* Begin *
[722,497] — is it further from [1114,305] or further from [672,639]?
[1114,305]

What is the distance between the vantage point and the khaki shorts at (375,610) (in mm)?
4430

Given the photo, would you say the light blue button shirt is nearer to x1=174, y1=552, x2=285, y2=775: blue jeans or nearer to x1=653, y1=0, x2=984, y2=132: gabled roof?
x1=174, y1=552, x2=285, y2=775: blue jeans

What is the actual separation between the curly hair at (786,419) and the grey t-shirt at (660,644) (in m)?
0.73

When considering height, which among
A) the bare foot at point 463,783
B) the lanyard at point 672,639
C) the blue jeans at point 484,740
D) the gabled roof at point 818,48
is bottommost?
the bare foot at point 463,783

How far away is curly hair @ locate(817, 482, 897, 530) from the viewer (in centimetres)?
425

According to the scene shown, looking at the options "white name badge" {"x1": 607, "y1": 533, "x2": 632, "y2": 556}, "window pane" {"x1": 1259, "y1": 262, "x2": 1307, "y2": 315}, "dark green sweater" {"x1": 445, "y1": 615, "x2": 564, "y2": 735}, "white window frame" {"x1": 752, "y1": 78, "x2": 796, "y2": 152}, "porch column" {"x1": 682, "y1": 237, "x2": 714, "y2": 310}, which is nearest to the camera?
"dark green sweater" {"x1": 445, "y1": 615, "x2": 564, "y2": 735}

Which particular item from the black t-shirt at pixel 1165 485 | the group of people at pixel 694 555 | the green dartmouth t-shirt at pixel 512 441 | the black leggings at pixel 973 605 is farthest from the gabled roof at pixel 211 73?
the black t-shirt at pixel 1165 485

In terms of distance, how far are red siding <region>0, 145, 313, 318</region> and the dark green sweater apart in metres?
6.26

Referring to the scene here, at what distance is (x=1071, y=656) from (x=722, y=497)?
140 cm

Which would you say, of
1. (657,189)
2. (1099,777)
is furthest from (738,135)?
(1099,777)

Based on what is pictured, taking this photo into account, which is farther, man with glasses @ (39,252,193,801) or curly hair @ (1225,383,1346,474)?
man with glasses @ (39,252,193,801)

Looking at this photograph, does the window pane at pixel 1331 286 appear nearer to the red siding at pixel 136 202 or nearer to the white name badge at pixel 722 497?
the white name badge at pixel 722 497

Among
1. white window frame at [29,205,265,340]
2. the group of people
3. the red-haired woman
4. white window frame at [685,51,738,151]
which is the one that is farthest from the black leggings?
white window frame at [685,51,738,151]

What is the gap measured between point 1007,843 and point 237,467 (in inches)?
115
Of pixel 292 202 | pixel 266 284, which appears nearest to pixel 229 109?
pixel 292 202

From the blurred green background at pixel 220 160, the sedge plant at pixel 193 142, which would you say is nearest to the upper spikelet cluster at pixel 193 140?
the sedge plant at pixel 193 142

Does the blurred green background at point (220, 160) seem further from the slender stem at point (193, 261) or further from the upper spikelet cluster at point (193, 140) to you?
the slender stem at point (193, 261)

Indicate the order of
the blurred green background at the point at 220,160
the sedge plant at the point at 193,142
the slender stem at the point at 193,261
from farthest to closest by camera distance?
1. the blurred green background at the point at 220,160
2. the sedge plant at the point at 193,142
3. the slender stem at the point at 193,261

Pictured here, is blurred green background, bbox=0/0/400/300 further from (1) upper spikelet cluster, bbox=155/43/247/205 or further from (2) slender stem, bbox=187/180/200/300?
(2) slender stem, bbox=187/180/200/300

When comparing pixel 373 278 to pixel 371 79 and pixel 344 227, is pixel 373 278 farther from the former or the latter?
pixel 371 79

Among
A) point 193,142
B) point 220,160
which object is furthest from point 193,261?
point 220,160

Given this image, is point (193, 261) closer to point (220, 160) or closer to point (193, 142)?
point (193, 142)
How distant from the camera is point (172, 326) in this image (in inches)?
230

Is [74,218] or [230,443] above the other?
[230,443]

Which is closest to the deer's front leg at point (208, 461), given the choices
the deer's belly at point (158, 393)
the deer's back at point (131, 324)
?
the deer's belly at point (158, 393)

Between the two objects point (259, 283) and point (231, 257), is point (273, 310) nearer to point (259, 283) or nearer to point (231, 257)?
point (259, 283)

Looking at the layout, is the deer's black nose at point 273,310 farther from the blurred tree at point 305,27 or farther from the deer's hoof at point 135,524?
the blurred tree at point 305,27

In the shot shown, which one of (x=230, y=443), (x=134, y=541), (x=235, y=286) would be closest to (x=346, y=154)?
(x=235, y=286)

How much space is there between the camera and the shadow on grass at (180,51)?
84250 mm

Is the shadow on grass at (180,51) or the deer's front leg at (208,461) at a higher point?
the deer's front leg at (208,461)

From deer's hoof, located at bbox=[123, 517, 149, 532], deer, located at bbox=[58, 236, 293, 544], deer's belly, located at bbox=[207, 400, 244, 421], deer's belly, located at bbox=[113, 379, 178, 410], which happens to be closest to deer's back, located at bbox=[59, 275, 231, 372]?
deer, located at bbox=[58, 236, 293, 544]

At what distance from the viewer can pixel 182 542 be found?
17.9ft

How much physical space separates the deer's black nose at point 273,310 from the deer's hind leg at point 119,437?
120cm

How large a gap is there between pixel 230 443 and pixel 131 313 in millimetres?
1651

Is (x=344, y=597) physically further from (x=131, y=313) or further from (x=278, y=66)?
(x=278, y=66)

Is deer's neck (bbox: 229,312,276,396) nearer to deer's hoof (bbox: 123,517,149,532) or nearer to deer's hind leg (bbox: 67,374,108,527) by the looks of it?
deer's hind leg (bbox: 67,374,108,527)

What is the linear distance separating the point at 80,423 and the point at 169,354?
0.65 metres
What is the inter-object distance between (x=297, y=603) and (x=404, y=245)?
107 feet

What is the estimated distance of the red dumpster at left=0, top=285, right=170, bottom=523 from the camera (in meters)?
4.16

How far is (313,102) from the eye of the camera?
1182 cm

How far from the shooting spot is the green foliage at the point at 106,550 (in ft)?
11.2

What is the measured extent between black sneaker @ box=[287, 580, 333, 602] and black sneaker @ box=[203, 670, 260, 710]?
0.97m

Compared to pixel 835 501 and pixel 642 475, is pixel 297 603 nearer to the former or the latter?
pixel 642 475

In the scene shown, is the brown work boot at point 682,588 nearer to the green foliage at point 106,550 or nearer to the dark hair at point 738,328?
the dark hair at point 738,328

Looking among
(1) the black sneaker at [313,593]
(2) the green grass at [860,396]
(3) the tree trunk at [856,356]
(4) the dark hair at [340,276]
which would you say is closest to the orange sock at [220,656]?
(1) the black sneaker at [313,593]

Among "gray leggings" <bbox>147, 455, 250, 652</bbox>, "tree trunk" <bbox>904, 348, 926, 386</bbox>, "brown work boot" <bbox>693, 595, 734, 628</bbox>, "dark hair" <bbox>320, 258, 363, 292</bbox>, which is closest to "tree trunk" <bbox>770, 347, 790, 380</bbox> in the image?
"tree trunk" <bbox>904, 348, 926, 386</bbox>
* End *
Above are the records; copy exactly the lines from the one with "Looking among" through the final line.

Looking among
(1) the black sneaker at [313,593]
(2) the green grass at [860,396]
(3) the tree trunk at [856,356]
(4) the dark hair at [340,276]
which would you say is closest to the orange sock at [220,656]?
(1) the black sneaker at [313,593]

Among "gray leggings" <bbox>147, 455, 250, 652</bbox>, "tree trunk" <bbox>904, 348, 926, 386</bbox>, "brown work boot" <bbox>693, 595, 734, 628</bbox>, "dark hair" <bbox>320, 258, 363, 292</bbox>, which is closest to "tree trunk" <bbox>770, 347, 790, 380</bbox> in the image?
"tree trunk" <bbox>904, 348, 926, 386</bbox>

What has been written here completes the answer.